--- START OF TEXT EXCERPT ---
- Artist
- Rodney J. Burn 1899–1984
- Medium
- Oil paint on canvas
- Dimensions
- Support: 1223 × 2723 mm
frame: 1480 × 2970 × 55 mm - Collection
- Tate
- Acquisition
- Presented by the Trustees of the Chantrey Bequest 1991
- Reference
- T06497
Technique and condition
The painting was made to fit one of eight lunettes along the vaulted ceiling of the main corridor of the recently built New County Hall on the South Bank of the Thames. Eight students from the London artschools took part in the project depicting London parks but the London County Council did not feel it had been properly consulted and had the paintings removed. Burn's painting was exhibited in an exhibition of decorative art at the Whitechapel Art Gallery in 1924.
The canvas, a commercially prepared linen, glue sized and primed with a white lead oil ground was supplied by Newman, Colourmen of Soho Square, London. Only the bottom tacking edge of the canvas remains as the irregular curve of the lunette shape has been cut to fit the vaulting.
The painting is sketchily executed in oil colours with drawing at all levels in graphite pencil, including squaring up of some features transferred from preparatory drawings, e.g. the woman right of centre. The muted tones of the painting are generally thinly scumbled on, rubbed and scraped down and reworked. Some figures are painted in more detail with more impasted opaque colours but many areas are left as tentative drawing or scumbles of colour.
--- END OF TEXT EXCERPT ---
--- START OF DATA ROWS ---
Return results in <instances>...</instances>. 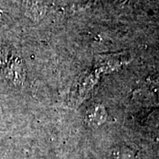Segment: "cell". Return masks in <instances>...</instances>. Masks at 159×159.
Segmentation results:
<instances>
[{
	"label": "cell",
	"instance_id": "6da1fadb",
	"mask_svg": "<svg viewBox=\"0 0 159 159\" xmlns=\"http://www.w3.org/2000/svg\"><path fill=\"white\" fill-rule=\"evenodd\" d=\"M80 2V4H86V3H88L89 0H78Z\"/></svg>",
	"mask_w": 159,
	"mask_h": 159
}]
</instances>
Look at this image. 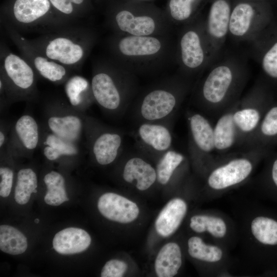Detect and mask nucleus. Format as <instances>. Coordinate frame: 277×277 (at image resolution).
<instances>
[{
  "mask_svg": "<svg viewBox=\"0 0 277 277\" xmlns=\"http://www.w3.org/2000/svg\"><path fill=\"white\" fill-rule=\"evenodd\" d=\"M220 56L206 69L193 91L196 106L212 116L219 115L241 98L248 77L242 59L233 55Z\"/></svg>",
  "mask_w": 277,
  "mask_h": 277,
  "instance_id": "f257e3e1",
  "label": "nucleus"
},
{
  "mask_svg": "<svg viewBox=\"0 0 277 277\" xmlns=\"http://www.w3.org/2000/svg\"><path fill=\"white\" fill-rule=\"evenodd\" d=\"M112 60L136 76L159 73L175 64L173 33L150 36L112 34L107 40Z\"/></svg>",
  "mask_w": 277,
  "mask_h": 277,
  "instance_id": "f03ea898",
  "label": "nucleus"
},
{
  "mask_svg": "<svg viewBox=\"0 0 277 277\" xmlns=\"http://www.w3.org/2000/svg\"><path fill=\"white\" fill-rule=\"evenodd\" d=\"M266 110L261 88L254 86L218 115L213 125L215 151L225 154L236 149L248 150Z\"/></svg>",
  "mask_w": 277,
  "mask_h": 277,
  "instance_id": "7ed1b4c3",
  "label": "nucleus"
},
{
  "mask_svg": "<svg viewBox=\"0 0 277 277\" xmlns=\"http://www.w3.org/2000/svg\"><path fill=\"white\" fill-rule=\"evenodd\" d=\"M137 77L111 58L98 60L91 81L95 102L109 114H123L138 93Z\"/></svg>",
  "mask_w": 277,
  "mask_h": 277,
  "instance_id": "20e7f679",
  "label": "nucleus"
},
{
  "mask_svg": "<svg viewBox=\"0 0 277 277\" xmlns=\"http://www.w3.org/2000/svg\"><path fill=\"white\" fill-rule=\"evenodd\" d=\"M192 80L177 72L162 78L146 88L135 101V118L140 123L167 124L191 91Z\"/></svg>",
  "mask_w": 277,
  "mask_h": 277,
  "instance_id": "39448f33",
  "label": "nucleus"
},
{
  "mask_svg": "<svg viewBox=\"0 0 277 277\" xmlns=\"http://www.w3.org/2000/svg\"><path fill=\"white\" fill-rule=\"evenodd\" d=\"M97 39L94 28L75 23L42 34L31 41L49 58L75 70L83 65Z\"/></svg>",
  "mask_w": 277,
  "mask_h": 277,
  "instance_id": "423d86ee",
  "label": "nucleus"
},
{
  "mask_svg": "<svg viewBox=\"0 0 277 277\" xmlns=\"http://www.w3.org/2000/svg\"><path fill=\"white\" fill-rule=\"evenodd\" d=\"M219 56L208 40L205 18L198 16L177 28L175 64L178 66V73L192 80L205 71Z\"/></svg>",
  "mask_w": 277,
  "mask_h": 277,
  "instance_id": "0eeeda50",
  "label": "nucleus"
},
{
  "mask_svg": "<svg viewBox=\"0 0 277 277\" xmlns=\"http://www.w3.org/2000/svg\"><path fill=\"white\" fill-rule=\"evenodd\" d=\"M38 77L31 65L1 42L0 49L1 102L33 101L38 97Z\"/></svg>",
  "mask_w": 277,
  "mask_h": 277,
  "instance_id": "6e6552de",
  "label": "nucleus"
},
{
  "mask_svg": "<svg viewBox=\"0 0 277 277\" xmlns=\"http://www.w3.org/2000/svg\"><path fill=\"white\" fill-rule=\"evenodd\" d=\"M106 24L113 34L150 36L173 33L165 13L146 7L121 5L109 13Z\"/></svg>",
  "mask_w": 277,
  "mask_h": 277,
  "instance_id": "1a4fd4ad",
  "label": "nucleus"
},
{
  "mask_svg": "<svg viewBox=\"0 0 277 277\" xmlns=\"http://www.w3.org/2000/svg\"><path fill=\"white\" fill-rule=\"evenodd\" d=\"M263 148L232 152L207 169L206 184L213 192H221L246 182L252 175Z\"/></svg>",
  "mask_w": 277,
  "mask_h": 277,
  "instance_id": "9d476101",
  "label": "nucleus"
},
{
  "mask_svg": "<svg viewBox=\"0 0 277 277\" xmlns=\"http://www.w3.org/2000/svg\"><path fill=\"white\" fill-rule=\"evenodd\" d=\"M52 6L49 0H15L2 23L19 32L38 31L42 34L74 24L53 12Z\"/></svg>",
  "mask_w": 277,
  "mask_h": 277,
  "instance_id": "9b49d317",
  "label": "nucleus"
},
{
  "mask_svg": "<svg viewBox=\"0 0 277 277\" xmlns=\"http://www.w3.org/2000/svg\"><path fill=\"white\" fill-rule=\"evenodd\" d=\"M5 31L19 50L22 56L31 65L38 76L55 84L64 83L71 75L70 69L47 57L31 41L21 33L7 24H3Z\"/></svg>",
  "mask_w": 277,
  "mask_h": 277,
  "instance_id": "f8f14e48",
  "label": "nucleus"
},
{
  "mask_svg": "<svg viewBox=\"0 0 277 277\" xmlns=\"http://www.w3.org/2000/svg\"><path fill=\"white\" fill-rule=\"evenodd\" d=\"M45 109L48 131L78 144L83 135L85 134L87 116L60 100L50 101L46 104Z\"/></svg>",
  "mask_w": 277,
  "mask_h": 277,
  "instance_id": "ddd939ff",
  "label": "nucleus"
},
{
  "mask_svg": "<svg viewBox=\"0 0 277 277\" xmlns=\"http://www.w3.org/2000/svg\"><path fill=\"white\" fill-rule=\"evenodd\" d=\"M85 135L89 152L101 165L111 164L122 151V133L102 125L91 117L87 118Z\"/></svg>",
  "mask_w": 277,
  "mask_h": 277,
  "instance_id": "4468645a",
  "label": "nucleus"
},
{
  "mask_svg": "<svg viewBox=\"0 0 277 277\" xmlns=\"http://www.w3.org/2000/svg\"><path fill=\"white\" fill-rule=\"evenodd\" d=\"M187 120L189 152L194 160L206 162L208 169L215 160L213 156L215 151L213 125L204 113L193 111H188Z\"/></svg>",
  "mask_w": 277,
  "mask_h": 277,
  "instance_id": "2eb2a0df",
  "label": "nucleus"
},
{
  "mask_svg": "<svg viewBox=\"0 0 277 277\" xmlns=\"http://www.w3.org/2000/svg\"><path fill=\"white\" fill-rule=\"evenodd\" d=\"M256 6L249 2H241L231 9L228 36L232 39L250 43L262 32L265 18Z\"/></svg>",
  "mask_w": 277,
  "mask_h": 277,
  "instance_id": "dca6fc26",
  "label": "nucleus"
},
{
  "mask_svg": "<svg viewBox=\"0 0 277 277\" xmlns=\"http://www.w3.org/2000/svg\"><path fill=\"white\" fill-rule=\"evenodd\" d=\"M139 152L159 156L171 149L173 137L169 126L161 123H140L135 133Z\"/></svg>",
  "mask_w": 277,
  "mask_h": 277,
  "instance_id": "f3484780",
  "label": "nucleus"
},
{
  "mask_svg": "<svg viewBox=\"0 0 277 277\" xmlns=\"http://www.w3.org/2000/svg\"><path fill=\"white\" fill-rule=\"evenodd\" d=\"M41 137L39 125L31 115L19 117L12 127L6 150L10 155L34 152L39 146Z\"/></svg>",
  "mask_w": 277,
  "mask_h": 277,
  "instance_id": "a211bd4d",
  "label": "nucleus"
},
{
  "mask_svg": "<svg viewBox=\"0 0 277 277\" xmlns=\"http://www.w3.org/2000/svg\"><path fill=\"white\" fill-rule=\"evenodd\" d=\"M231 9L227 0H213L205 18V28L208 40L219 56L228 35Z\"/></svg>",
  "mask_w": 277,
  "mask_h": 277,
  "instance_id": "6ab92c4d",
  "label": "nucleus"
},
{
  "mask_svg": "<svg viewBox=\"0 0 277 277\" xmlns=\"http://www.w3.org/2000/svg\"><path fill=\"white\" fill-rule=\"evenodd\" d=\"M97 208L106 219L123 224L134 221L140 212L135 203L113 192L102 195L98 200Z\"/></svg>",
  "mask_w": 277,
  "mask_h": 277,
  "instance_id": "aec40b11",
  "label": "nucleus"
},
{
  "mask_svg": "<svg viewBox=\"0 0 277 277\" xmlns=\"http://www.w3.org/2000/svg\"><path fill=\"white\" fill-rule=\"evenodd\" d=\"M189 227L194 232L208 234L217 242L228 240L232 232V227L228 220L221 214L213 212L192 216Z\"/></svg>",
  "mask_w": 277,
  "mask_h": 277,
  "instance_id": "412c9836",
  "label": "nucleus"
},
{
  "mask_svg": "<svg viewBox=\"0 0 277 277\" xmlns=\"http://www.w3.org/2000/svg\"><path fill=\"white\" fill-rule=\"evenodd\" d=\"M122 177L127 183L134 184L140 191H144L156 181L155 169L146 160L139 155H133L126 161Z\"/></svg>",
  "mask_w": 277,
  "mask_h": 277,
  "instance_id": "4be33fe9",
  "label": "nucleus"
},
{
  "mask_svg": "<svg viewBox=\"0 0 277 277\" xmlns=\"http://www.w3.org/2000/svg\"><path fill=\"white\" fill-rule=\"evenodd\" d=\"M188 210L185 200L175 197L169 201L159 214L155 222L157 233L168 237L179 228Z\"/></svg>",
  "mask_w": 277,
  "mask_h": 277,
  "instance_id": "5701e85b",
  "label": "nucleus"
},
{
  "mask_svg": "<svg viewBox=\"0 0 277 277\" xmlns=\"http://www.w3.org/2000/svg\"><path fill=\"white\" fill-rule=\"evenodd\" d=\"M64 84L68 104L76 111L83 113L95 102L91 82L84 76L71 75Z\"/></svg>",
  "mask_w": 277,
  "mask_h": 277,
  "instance_id": "b1692460",
  "label": "nucleus"
},
{
  "mask_svg": "<svg viewBox=\"0 0 277 277\" xmlns=\"http://www.w3.org/2000/svg\"><path fill=\"white\" fill-rule=\"evenodd\" d=\"M91 242V237L87 231L69 227L55 234L52 245L54 250L61 254H72L85 251Z\"/></svg>",
  "mask_w": 277,
  "mask_h": 277,
  "instance_id": "393cba45",
  "label": "nucleus"
},
{
  "mask_svg": "<svg viewBox=\"0 0 277 277\" xmlns=\"http://www.w3.org/2000/svg\"><path fill=\"white\" fill-rule=\"evenodd\" d=\"M188 252L193 259L212 267L223 264L226 258L225 250L216 244L205 242L199 236H192L187 241Z\"/></svg>",
  "mask_w": 277,
  "mask_h": 277,
  "instance_id": "a878e982",
  "label": "nucleus"
},
{
  "mask_svg": "<svg viewBox=\"0 0 277 277\" xmlns=\"http://www.w3.org/2000/svg\"><path fill=\"white\" fill-rule=\"evenodd\" d=\"M39 146L44 155L50 161L75 157L80 152L78 144L64 140L49 131L44 135L41 134Z\"/></svg>",
  "mask_w": 277,
  "mask_h": 277,
  "instance_id": "bb28decb",
  "label": "nucleus"
},
{
  "mask_svg": "<svg viewBox=\"0 0 277 277\" xmlns=\"http://www.w3.org/2000/svg\"><path fill=\"white\" fill-rule=\"evenodd\" d=\"M183 263L180 246L175 242L164 245L159 251L154 263L159 277H172L178 273Z\"/></svg>",
  "mask_w": 277,
  "mask_h": 277,
  "instance_id": "cd10ccee",
  "label": "nucleus"
},
{
  "mask_svg": "<svg viewBox=\"0 0 277 277\" xmlns=\"http://www.w3.org/2000/svg\"><path fill=\"white\" fill-rule=\"evenodd\" d=\"M203 0H169L166 15L174 29L186 25L199 15V4Z\"/></svg>",
  "mask_w": 277,
  "mask_h": 277,
  "instance_id": "c85d7f7f",
  "label": "nucleus"
},
{
  "mask_svg": "<svg viewBox=\"0 0 277 277\" xmlns=\"http://www.w3.org/2000/svg\"><path fill=\"white\" fill-rule=\"evenodd\" d=\"M251 240L264 245H277V221L262 215L253 216L248 223Z\"/></svg>",
  "mask_w": 277,
  "mask_h": 277,
  "instance_id": "c756f323",
  "label": "nucleus"
},
{
  "mask_svg": "<svg viewBox=\"0 0 277 277\" xmlns=\"http://www.w3.org/2000/svg\"><path fill=\"white\" fill-rule=\"evenodd\" d=\"M277 136V105L265 111L259 125L253 136L249 149L263 148L266 141Z\"/></svg>",
  "mask_w": 277,
  "mask_h": 277,
  "instance_id": "7c9ffc66",
  "label": "nucleus"
},
{
  "mask_svg": "<svg viewBox=\"0 0 277 277\" xmlns=\"http://www.w3.org/2000/svg\"><path fill=\"white\" fill-rule=\"evenodd\" d=\"M187 161L182 153L170 149L159 159L156 166V181L161 185H166L175 172Z\"/></svg>",
  "mask_w": 277,
  "mask_h": 277,
  "instance_id": "2f4dec72",
  "label": "nucleus"
},
{
  "mask_svg": "<svg viewBox=\"0 0 277 277\" xmlns=\"http://www.w3.org/2000/svg\"><path fill=\"white\" fill-rule=\"evenodd\" d=\"M28 246L26 237L15 228L6 225L0 226V249L5 253L18 255Z\"/></svg>",
  "mask_w": 277,
  "mask_h": 277,
  "instance_id": "473e14b6",
  "label": "nucleus"
},
{
  "mask_svg": "<svg viewBox=\"0 0 277 277\" xmlns=\"http://www.w3.org/2000/svg\"><path fill=\"white\" fill-rule=\"evenodd\" d=\"M43 181L47 187L44 197L46 204L58 206L69 200L65 189V180L60 172L52 170L45 175Z\"/></svg>",
  "mask_w": 277,
  "mask_h": 277,
  "instance_id": "72a5a7b5",
  "label": "nucleus"
},
{
  "mask_svg": "<svg viewBox=\"0 0 277 277\" xmlns=\"http://www.w3.org/2000/svg\"><path fill=\"white\" fill-rule=\"evenodd\" d=\"M37 177L30 168L20 169L17 173L14 199L17 203L24 205L28 202L32 193H36Z\"/></svg>",
  "mask_w": 277,
  "mask_h": 277,
  "instance_id": "f704fd0d",
  "label": "nucleus"
},
{
  "mask_svg": "<svg viewBox=\"0 0 277 277\" xmlns=\"http://www.w3.org/2000/svg\"><path fill=\"white\" fill-rule=\"evenodd\" d=\"M261 68L269 77L277 79V41L261 54Z\"/></svg>",
  "mask_w": 277,
  "mask_h": 277,
  "instance_id": "c9c22d12",
  "label": "nucleus"
},
{
  "mask_svg": "<svg viewBox=\"0 0 277 277\" xmlns=\"http://www.w3.org/2000/svg\"><path fill=\"white\" fill-rule=\"evenodd\" d=\"M58 14L71 23L77 17V9L70 0H49Z\"/></svg>",
  "mask_w": 277,
  "mask_h": 277,
  "instance_id": "e433bc0d",
  "label": "nucleus"
},
{
  "mask_svg": "<svg viewBox=\"0 0 277 277\" xmlns=\"http://www.w3.org/2000/svg\"><path fill=\"white\" fill-rule=\"evenodd\" d=\"M127 264L124 261L112 259L108 261L102 269V277H121L127 269Z\"/></svg>",
  "mask_w": 277,
  "mask_h": 277,
  "instance_id": "4c0bfd02",
  "label": "nucleus"
},
{
  "mask_svg": "<svg viewBox=\"0 0 277 277\" xmlns=\"http://www.w3.org/2000/svg\"><path fill=\"white\" fill-rule=\"evenodd\" d=\"M0 195L3 197L9 195L13 185L14 172L9 167L0 168Z\"/></svg>",
  "mask_w": 277,
  "mask_h": 277,
  "instance_id": "58836bf2",
  "label": "nucleus"
},
{
  "mask_svg": "<svg viewBox=\"0 0 277 277\" xmlns=\"http://www.w3.org/2000/svg\"><path fill=\"white\" fill-rule=\"evenodd\" d=\"M271 177L274 185L277 187V158L274 161L272 165Z\"/></svg>",
  "mask_w": 277,
  "mask_h": 277,
  "instance_id": "ea45409f",
  "label": "nucleus"
},
{
  "mask_svg": "<svg viewBox=\"0 0 277 277\" xmlns=\"http://www.w3.org/2000/svg\"><path fill=\"white\" fill-rule=\"evenodd\" d=\"M74 6H81L85 2V0H70Z\"/></svg>",
  "mask_w": 277,
  "mask_h": 277,
  "instance_id": "a19ab883",
  "label": "nucleus"
},
{
  "mask_svg": "<svg viewBox=\"0 0 277 277\" xmlns=\"http://www.w3.org/2000/svg\"><path fill=\"white\" fill-rule=\"evenodd\" d=\"M39 222V220L38 219H36L35 220H34V222L36 224L38 223Z\"/></svg>",
  "mask_w": 277,
  "mask_h": 277,
  "instance_id": "79ce46f5",
  "label": "nucleus"
},
{
  "mask_svg": "<svg viewBox=\"0 0 277 277\" xmlns=\"http://www.w3.org/2000/svg\"><path fill=\"white\" fill-rule=\"evenodd\" d=\"M133 1L139 2V1H147V0H133Z\"/></svg>",
  "mask_w": 277,
  "mask_h": 277,
  "instance_id": "37998d69",
  "label": "nucleus"
}]
</instances>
--- END OF DATA ROWS ---
TASK REQUIREMENTS —
1. In the Tate catalogue entry, which firm supplied the canvas?
2. Reproduce word for word the stretch of the Tate catalogue entry from "The painting is" through "scumbles of colour.".
3. Carry the Tate catalogue entry on the painting forward from its final sentence.

RESULTS BY TASK —
1. Newman, Colourmen of Soho Square, London.

2.
The painting is sketchily executed in oil colours with drawing at all levels in graphite pencil, including squaring up of some features transferred from preparatory drawings, e.g. the woman right of centre. The muted tones of the painting are generally thinly scumbled on, rubbed and scraped down and reworked. Some figures are painted in more detail with more impasted opaque colours but many areas are left as tentative drawing or scumbles of colour.

3.
The thin and abraded appearance of the painting is mainly due to the artist's technique but it has accumulated many minor damages, in the form of creases, distortions, surface scratches and small losses, particularly at the top. At some time the canvas had been lined onto a rectangular linen canvas with wax adhesive and stretched onto a flimsy stretcher. During this process the top of the arched canvas had been turned over the top edge of the stretcher. The surface of the painting was coated with a waxy film over which the losses were retouched.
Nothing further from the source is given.